Spatial questions tied to pictures:
═══
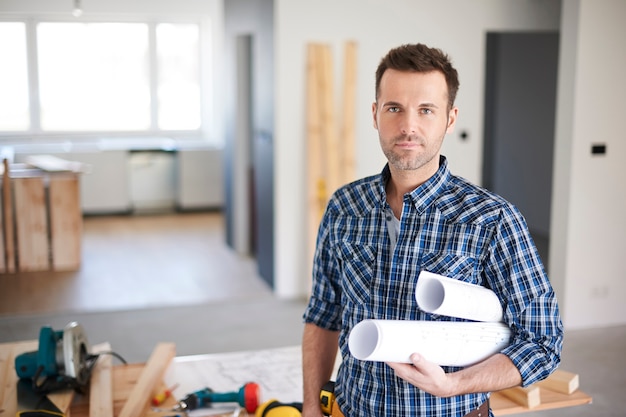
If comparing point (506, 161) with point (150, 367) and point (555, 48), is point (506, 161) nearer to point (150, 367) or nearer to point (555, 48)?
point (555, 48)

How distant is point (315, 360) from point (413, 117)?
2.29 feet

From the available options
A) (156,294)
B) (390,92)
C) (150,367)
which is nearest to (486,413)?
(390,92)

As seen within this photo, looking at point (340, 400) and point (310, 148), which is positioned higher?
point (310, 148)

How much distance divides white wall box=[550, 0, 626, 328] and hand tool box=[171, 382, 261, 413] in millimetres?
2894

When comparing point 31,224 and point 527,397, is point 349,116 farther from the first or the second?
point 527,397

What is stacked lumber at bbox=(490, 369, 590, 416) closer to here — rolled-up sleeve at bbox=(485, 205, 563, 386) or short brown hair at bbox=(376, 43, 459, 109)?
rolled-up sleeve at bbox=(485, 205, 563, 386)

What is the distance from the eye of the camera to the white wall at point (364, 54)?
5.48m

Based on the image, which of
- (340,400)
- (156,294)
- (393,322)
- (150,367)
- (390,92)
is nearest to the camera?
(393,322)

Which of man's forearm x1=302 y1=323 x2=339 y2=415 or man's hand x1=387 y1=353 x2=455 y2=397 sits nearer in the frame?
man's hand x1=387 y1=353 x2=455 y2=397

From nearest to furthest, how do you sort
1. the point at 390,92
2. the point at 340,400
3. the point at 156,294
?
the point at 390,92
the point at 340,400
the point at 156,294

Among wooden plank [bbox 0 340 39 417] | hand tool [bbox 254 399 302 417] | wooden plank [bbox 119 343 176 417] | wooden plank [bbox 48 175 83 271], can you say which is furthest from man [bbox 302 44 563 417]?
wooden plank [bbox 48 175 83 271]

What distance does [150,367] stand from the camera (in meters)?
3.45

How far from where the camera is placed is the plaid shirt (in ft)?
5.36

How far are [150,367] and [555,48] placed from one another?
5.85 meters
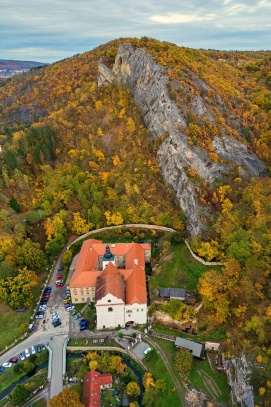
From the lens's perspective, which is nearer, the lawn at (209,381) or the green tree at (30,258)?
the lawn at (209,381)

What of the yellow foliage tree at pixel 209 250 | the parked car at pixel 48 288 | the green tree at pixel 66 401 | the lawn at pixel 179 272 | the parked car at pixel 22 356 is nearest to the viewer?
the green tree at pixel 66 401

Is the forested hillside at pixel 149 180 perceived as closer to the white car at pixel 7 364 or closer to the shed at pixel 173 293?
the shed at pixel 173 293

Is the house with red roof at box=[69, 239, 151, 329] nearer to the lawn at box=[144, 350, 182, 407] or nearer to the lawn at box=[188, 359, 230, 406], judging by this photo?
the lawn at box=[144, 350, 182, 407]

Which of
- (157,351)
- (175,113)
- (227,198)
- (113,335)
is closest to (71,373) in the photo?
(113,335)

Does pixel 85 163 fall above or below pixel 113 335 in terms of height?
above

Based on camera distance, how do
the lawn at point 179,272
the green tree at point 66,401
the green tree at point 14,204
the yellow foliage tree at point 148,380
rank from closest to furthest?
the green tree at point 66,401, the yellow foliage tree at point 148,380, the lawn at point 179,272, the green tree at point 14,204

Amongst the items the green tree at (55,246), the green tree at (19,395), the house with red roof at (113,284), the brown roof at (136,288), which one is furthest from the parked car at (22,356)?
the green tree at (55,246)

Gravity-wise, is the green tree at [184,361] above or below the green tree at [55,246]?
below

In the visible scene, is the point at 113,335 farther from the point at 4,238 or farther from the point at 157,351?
═══
▶ _Your objective_
Give the entries again word for word, but skip the pictures.

▶ _Written answer_
If comparing point (506, 161) with point (150, 367) and point (555, 48), is point (506, 161) nearer to point (150, 367) or nearer to point (555, 48)?
point (555, 48)

How distant is point (315, 360) from point (413, 117)?
2.29 feet

From the available options
A) (156,294)
B) (390,92)
C) (150,367)
which is nearest to (486,413)?
(390,92)

As seen within this photo, looking at point (340, 400) and point (310, 148), which is positioned higher?
point (310, 148)

How much distance divides white wall box=[550, 0, 626, 328] and hand tool box=[171, 382, 261, 413] in millimetres?
2894

When comparing point 31,224 and point 527,397, is point 349,116 farther from the first or the second?
point 527,397

What is stacked lumber at bbox=(490, 369, 590, 416) closer to here — rolled-up sleeve at bbox=(485, 205, 563, 386) or short brown hair at bbox=(376, 43, 459, 109)?
rolled-up sleeve at bbox=(485, 205, 563, 386)

What is the distance from the eye of the camera to the white wall at point (364, 54)?
5.48m

Based on the image, which of
- (340,400)
- (156,294)
- (393,322)
- (150,367)
- (390,92)
is nearest to the camera?
(393,322)

Which of man's forearm x1=302 y1=323 x2=339 y2=415 or man's hand x1=387 y1=353 x2=455 y2=397 sits nearer in the frame?
man's hand x1=387 y1=353 x2=455 y2=397

From nearest to furthest, how do you sort
1. the point at 390,92
2. the point at 340,400
3. the point at 156,294
?
the point at 390,92
the point at 340,400
the point at 156,294

Among wooden plank [bbox 0 340 39 417] | hand tool [bbox 254 399 302 417] | wooden plank [bbox 119 343 176 417] | wooden plank [bbox 48 175 83 271], can you say which is furthest from man [bbox 302 44 563 417]?
wooden plank [bbox 48 175 83 271]

What distance does [150,367] stand from the camera (in meters)?
3.45

How far from where the camera is placed is the plaid shirt (in ft)?
5.36

How far are [150,367] and [555,48] placed from one another?
5.85 meters
From the lens's perspective, which is nearer, the lawn at (209,381) or the green tree at (30,258)?
the lawn at (209,381)

What of the yellow foliage tree at pixel 209 250 | the parked car at pixel 48 288 | the green tree at pixel 66 401 | the lawn at pixel 179 272 | the parked car at pixel 22 356 is nearest to the viewer?
the green tree at pixel 66 401

Is the forested hillside at pixel 149 180 perceived as closer to the white car at pixel 7 364 or closer to the shed at pixel 173 293?
the shed at pixel 173 293

Is the house with red roof at box=[69, 239, 151, 329] nearer to the lawn at box=[144, 350, 182, 407] or nearer to the lawn at box=[188, 359, 230, 406], judging by this photo?
the lawn at box=[144, 350, 182, 407]

Which of
- (157,351)
- (175,113)
- (227,198)
- (113,335)
is closest to (71,373) in the photo?
(113,335)

Does pixel 85 163 fall above or below pixel 113 335 in terms of height?
above

Based on camera distance, how do
the lawn at point 179,272
the green tree at point 66,401
the green tree at point 14,204
the yellow foliage tree at point 148,380
rank from closest to furthest?
the green tree at point 66,401, the yellow foliage tree at point 148,380, the lawn at point 179,272, the green tree at point 14,204

Amongst the items the green tree at (55,246), the green tree at (19,395), the house with red roof at (113,284), the brown roof at (136,288), which one is furthest from the parked car at (22,356)?
the green tree at (55,246)

Gravity-wise, is the green tree at [184,361] above or below the green tree at [55,246]?
below

In the visible scene, is the point at 113,335 farther from the point at 4,238 or farther from the point at 157,351?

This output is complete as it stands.